#### Text block:
++++++

This short novel is broken up into two sections, titled Franny and Zooey respectively. Shocking given the title of the book, I know. I think they were originally published separately as a short story and novella. I really liked Franny’s section. If the entire book was like it, my impression of the book might be totally different. But Zooey’s section was probably two thirds of the book, and his section didn’t do it for me.
The book is about a struggle with loss of purpose and searching for meaning. Feeling detached from the world and full of malcontent. Trying to form an identity through trial and error of archetypes. And the egoism of wanting purpose and an individual identity at all. Which should be particularly relatable, but for some reason this fell flat. It all seemed like pretension rather than genuine feeling. I couldn’t relate to how they were navigating through this very common crisis at all. I felt entirely removed, starting almost immediately after Zooey’s section began, which altogether felt too self-important.
I can’t help not liking the way Zooey talked to his mother, though I know it was supposed to be amusing (and occasionally was), but most of the time it just seemed purely and unnecessarily disrespectful. I found Zooey to be ultimately condescending and obnoxious, though I think we were supposed to view him as wise beyond his years and learn something from him, while he and his audience recognized and forgave his faults. I didn’t learn anything from his rambling and I don’t see how Franny did either. I didn’t find him particularly wise, even in relation to Franny.

++++++

#### Task brief:
Answer these from the review of Franny and Zooey:
(a) What are the titles of the book's two sections?
(b) Roughly how much of the book does the reviewer say Zooey's section took up?
(c) How did Zooey's way of talking to his mother seem most of the time?

Records from a data source:
++++++

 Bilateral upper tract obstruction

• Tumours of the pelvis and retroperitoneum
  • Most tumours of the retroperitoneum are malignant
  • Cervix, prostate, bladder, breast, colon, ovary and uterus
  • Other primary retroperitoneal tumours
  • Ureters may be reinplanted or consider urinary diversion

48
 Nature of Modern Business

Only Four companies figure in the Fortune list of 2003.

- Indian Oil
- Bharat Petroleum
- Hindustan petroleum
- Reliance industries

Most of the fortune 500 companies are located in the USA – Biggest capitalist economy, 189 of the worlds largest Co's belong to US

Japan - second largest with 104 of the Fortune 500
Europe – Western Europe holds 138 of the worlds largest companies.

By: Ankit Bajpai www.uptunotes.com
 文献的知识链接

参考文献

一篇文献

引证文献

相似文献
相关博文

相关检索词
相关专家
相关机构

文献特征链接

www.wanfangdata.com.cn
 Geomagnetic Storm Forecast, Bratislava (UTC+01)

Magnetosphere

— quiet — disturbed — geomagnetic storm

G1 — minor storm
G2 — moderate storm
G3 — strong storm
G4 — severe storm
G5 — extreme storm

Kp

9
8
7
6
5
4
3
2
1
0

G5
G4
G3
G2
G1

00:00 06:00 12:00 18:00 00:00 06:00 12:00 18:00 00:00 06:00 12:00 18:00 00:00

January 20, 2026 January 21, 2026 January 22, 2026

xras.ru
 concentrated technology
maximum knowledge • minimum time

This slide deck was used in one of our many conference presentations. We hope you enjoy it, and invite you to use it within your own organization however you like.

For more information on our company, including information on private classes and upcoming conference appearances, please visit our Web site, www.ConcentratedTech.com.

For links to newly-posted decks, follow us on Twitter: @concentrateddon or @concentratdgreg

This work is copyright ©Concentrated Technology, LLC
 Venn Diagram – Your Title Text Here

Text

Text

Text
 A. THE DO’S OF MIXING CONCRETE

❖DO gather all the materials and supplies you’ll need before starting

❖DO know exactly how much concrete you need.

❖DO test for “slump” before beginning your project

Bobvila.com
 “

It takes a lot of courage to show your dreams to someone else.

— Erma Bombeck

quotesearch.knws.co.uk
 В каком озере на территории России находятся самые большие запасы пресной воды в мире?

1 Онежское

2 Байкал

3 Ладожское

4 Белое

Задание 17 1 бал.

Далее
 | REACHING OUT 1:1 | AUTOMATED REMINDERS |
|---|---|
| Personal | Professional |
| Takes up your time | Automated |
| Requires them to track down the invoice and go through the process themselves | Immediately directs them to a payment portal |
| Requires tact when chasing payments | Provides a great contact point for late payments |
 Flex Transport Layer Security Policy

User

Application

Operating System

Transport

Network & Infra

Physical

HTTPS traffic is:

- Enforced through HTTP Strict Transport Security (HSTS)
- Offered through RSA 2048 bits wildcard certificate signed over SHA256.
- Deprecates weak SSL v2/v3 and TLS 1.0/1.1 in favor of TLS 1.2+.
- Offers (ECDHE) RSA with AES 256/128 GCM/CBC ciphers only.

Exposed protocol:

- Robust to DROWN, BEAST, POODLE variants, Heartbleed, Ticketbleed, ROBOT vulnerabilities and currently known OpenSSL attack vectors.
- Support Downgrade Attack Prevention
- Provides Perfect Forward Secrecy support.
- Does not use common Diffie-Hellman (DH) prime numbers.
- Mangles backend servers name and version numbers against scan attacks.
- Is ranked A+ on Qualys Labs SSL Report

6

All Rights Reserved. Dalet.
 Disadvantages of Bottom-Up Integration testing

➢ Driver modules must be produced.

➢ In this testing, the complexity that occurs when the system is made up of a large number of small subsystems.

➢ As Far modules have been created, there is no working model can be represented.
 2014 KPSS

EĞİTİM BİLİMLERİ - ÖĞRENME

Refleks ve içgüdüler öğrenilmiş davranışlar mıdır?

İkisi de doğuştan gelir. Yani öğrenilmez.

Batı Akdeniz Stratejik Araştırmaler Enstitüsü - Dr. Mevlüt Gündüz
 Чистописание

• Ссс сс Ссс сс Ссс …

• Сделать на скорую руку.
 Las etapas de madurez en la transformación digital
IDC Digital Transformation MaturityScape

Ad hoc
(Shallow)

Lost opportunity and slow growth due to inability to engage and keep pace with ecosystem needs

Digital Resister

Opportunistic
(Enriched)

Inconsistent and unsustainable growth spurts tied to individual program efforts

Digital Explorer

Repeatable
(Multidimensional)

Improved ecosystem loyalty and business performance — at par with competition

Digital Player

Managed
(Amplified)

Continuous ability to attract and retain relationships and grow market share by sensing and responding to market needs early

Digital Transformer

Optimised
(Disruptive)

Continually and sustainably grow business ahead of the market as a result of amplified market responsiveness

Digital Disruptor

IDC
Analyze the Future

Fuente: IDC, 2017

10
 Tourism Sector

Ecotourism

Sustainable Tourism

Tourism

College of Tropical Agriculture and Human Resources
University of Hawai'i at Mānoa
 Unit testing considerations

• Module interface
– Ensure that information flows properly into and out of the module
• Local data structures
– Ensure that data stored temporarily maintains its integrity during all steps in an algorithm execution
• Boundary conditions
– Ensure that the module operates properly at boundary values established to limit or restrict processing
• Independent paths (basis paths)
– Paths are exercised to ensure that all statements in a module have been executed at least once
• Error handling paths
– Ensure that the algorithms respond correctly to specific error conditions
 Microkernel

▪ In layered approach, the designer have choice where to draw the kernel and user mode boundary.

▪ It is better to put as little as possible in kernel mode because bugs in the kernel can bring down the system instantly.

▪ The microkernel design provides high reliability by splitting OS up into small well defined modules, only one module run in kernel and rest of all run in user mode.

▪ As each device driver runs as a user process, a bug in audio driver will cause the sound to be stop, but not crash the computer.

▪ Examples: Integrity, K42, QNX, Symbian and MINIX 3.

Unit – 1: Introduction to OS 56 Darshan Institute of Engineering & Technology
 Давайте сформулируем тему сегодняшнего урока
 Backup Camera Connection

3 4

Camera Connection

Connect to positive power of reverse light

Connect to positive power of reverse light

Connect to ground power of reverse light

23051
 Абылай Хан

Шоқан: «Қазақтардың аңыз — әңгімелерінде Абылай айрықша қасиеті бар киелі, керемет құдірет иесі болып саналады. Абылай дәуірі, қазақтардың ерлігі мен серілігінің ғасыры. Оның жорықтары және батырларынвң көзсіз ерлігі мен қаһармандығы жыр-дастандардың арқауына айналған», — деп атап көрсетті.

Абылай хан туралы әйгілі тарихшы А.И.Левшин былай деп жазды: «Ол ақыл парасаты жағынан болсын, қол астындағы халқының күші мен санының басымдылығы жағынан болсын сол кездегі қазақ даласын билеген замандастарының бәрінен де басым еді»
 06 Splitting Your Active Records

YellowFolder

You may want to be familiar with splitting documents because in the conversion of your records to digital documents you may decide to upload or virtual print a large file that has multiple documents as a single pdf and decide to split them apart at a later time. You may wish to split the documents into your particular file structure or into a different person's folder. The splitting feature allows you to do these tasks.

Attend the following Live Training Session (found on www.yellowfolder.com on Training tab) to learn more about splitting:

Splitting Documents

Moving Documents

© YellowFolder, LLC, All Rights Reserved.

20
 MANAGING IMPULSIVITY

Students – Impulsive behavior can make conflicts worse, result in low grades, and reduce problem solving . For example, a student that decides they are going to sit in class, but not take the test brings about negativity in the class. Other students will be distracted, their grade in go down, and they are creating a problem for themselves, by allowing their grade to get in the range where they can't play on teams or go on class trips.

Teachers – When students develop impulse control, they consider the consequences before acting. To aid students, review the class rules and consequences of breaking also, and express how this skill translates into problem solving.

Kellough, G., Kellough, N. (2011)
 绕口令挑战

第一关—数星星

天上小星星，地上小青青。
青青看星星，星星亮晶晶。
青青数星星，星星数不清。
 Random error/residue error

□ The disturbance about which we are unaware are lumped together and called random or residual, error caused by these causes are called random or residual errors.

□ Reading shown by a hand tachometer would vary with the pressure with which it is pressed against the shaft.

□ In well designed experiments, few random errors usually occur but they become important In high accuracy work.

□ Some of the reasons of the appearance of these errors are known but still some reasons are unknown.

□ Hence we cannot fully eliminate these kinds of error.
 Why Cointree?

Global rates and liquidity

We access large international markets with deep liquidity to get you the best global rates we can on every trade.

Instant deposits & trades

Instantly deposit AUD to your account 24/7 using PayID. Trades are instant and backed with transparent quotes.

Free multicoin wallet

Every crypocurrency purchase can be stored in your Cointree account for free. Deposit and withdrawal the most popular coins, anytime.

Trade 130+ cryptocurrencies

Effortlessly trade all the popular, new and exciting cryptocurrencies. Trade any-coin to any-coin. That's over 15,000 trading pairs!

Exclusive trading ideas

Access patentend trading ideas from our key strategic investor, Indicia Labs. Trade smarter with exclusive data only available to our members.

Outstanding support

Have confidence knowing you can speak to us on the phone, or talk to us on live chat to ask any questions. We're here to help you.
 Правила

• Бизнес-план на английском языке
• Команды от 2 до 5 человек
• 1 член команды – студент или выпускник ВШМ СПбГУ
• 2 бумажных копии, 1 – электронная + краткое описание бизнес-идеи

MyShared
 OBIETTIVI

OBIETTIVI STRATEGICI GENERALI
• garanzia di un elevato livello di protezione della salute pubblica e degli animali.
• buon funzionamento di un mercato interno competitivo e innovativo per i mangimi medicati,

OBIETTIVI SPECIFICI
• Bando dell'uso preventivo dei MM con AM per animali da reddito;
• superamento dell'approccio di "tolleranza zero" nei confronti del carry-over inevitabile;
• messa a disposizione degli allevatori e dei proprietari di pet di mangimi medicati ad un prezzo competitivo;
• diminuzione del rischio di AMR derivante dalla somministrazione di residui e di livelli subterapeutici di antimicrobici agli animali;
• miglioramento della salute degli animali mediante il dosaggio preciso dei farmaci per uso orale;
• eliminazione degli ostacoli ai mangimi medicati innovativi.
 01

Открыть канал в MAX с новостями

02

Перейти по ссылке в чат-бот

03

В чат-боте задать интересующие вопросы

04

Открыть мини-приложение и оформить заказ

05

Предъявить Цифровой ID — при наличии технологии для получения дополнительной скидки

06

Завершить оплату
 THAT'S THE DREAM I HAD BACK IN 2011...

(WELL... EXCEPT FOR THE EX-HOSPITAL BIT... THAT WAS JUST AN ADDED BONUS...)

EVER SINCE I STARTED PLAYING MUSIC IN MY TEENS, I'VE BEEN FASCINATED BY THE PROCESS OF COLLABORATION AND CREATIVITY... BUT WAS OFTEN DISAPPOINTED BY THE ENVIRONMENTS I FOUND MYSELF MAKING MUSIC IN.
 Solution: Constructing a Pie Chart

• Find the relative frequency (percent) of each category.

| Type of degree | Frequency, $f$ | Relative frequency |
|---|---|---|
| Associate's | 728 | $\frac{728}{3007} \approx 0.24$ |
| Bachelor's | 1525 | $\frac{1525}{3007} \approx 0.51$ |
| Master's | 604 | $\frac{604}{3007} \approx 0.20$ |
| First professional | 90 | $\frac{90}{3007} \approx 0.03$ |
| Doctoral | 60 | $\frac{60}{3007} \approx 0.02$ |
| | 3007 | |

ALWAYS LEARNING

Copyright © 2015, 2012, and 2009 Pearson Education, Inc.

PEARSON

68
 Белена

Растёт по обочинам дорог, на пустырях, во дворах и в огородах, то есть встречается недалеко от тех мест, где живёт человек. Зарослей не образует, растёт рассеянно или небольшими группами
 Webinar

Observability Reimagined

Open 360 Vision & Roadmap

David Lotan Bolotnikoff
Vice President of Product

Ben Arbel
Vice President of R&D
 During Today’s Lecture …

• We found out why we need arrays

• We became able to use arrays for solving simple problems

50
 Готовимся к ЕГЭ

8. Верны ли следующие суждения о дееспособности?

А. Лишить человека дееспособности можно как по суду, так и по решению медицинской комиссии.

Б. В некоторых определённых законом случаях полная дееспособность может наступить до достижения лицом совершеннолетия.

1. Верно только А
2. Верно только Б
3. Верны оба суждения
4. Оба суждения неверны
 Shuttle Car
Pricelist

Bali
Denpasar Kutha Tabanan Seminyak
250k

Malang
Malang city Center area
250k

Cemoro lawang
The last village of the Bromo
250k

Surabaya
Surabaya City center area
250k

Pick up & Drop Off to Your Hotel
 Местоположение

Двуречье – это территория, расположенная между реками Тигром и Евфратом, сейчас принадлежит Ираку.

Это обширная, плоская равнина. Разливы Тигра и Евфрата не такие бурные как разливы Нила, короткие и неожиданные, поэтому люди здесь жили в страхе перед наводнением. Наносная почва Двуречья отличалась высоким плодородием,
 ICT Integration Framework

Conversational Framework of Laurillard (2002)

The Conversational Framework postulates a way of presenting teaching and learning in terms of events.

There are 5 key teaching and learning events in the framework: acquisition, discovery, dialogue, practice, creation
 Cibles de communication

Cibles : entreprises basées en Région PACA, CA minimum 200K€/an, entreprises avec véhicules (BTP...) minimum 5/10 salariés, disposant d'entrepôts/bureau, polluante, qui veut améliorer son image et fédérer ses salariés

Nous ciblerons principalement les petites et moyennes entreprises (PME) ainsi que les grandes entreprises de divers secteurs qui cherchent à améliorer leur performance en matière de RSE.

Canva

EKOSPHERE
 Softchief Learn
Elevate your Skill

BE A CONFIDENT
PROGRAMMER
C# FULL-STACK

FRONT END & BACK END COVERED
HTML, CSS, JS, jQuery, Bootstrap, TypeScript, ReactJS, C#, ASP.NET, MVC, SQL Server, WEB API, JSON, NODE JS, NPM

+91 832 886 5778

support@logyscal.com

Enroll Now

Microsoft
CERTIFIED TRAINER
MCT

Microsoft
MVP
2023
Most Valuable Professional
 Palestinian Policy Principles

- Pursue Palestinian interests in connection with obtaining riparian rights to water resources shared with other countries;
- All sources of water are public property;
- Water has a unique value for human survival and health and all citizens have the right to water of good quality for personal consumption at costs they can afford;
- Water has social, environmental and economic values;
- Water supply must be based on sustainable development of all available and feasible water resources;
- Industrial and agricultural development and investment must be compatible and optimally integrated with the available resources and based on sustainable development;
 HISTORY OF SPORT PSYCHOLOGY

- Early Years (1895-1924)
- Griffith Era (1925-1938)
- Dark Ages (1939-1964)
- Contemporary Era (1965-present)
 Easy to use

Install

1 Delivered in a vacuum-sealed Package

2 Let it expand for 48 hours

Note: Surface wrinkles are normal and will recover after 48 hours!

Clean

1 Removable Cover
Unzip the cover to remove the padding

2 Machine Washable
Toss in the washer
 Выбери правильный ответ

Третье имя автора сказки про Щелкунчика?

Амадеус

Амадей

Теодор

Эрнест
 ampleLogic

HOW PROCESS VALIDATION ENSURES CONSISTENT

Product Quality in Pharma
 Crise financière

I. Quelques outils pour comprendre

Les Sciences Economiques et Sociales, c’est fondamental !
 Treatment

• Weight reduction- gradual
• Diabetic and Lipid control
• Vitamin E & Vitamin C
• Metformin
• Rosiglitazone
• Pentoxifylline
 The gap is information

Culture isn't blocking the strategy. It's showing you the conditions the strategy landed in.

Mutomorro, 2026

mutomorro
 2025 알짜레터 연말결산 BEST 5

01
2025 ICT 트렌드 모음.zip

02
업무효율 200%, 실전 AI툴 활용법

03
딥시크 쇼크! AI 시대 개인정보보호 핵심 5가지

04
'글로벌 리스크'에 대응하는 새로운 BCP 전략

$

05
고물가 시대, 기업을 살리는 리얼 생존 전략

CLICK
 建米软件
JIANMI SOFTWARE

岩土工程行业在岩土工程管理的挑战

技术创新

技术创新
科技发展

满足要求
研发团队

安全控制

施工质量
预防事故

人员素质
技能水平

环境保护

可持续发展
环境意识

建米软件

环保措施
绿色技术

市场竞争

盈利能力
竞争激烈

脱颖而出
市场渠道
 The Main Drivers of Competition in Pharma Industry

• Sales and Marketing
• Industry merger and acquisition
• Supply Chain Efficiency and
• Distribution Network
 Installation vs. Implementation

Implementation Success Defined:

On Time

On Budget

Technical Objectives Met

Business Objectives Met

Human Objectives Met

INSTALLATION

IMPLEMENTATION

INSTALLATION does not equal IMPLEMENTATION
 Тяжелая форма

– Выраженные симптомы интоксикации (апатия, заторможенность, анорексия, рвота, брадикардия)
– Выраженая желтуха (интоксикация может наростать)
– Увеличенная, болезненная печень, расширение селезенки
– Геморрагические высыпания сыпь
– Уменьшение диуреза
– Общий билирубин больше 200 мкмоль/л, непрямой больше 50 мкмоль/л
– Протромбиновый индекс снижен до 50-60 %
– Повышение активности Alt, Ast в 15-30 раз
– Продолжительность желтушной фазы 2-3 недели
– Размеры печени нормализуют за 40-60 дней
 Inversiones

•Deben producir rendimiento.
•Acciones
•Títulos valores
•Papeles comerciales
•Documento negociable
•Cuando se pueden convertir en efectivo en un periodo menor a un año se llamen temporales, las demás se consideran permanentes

++++++

#### Response to the exercise:
(a) Franny and Zooey.
(b) Probably two thirds.
(c) Purely and unnecessarily disrespectful.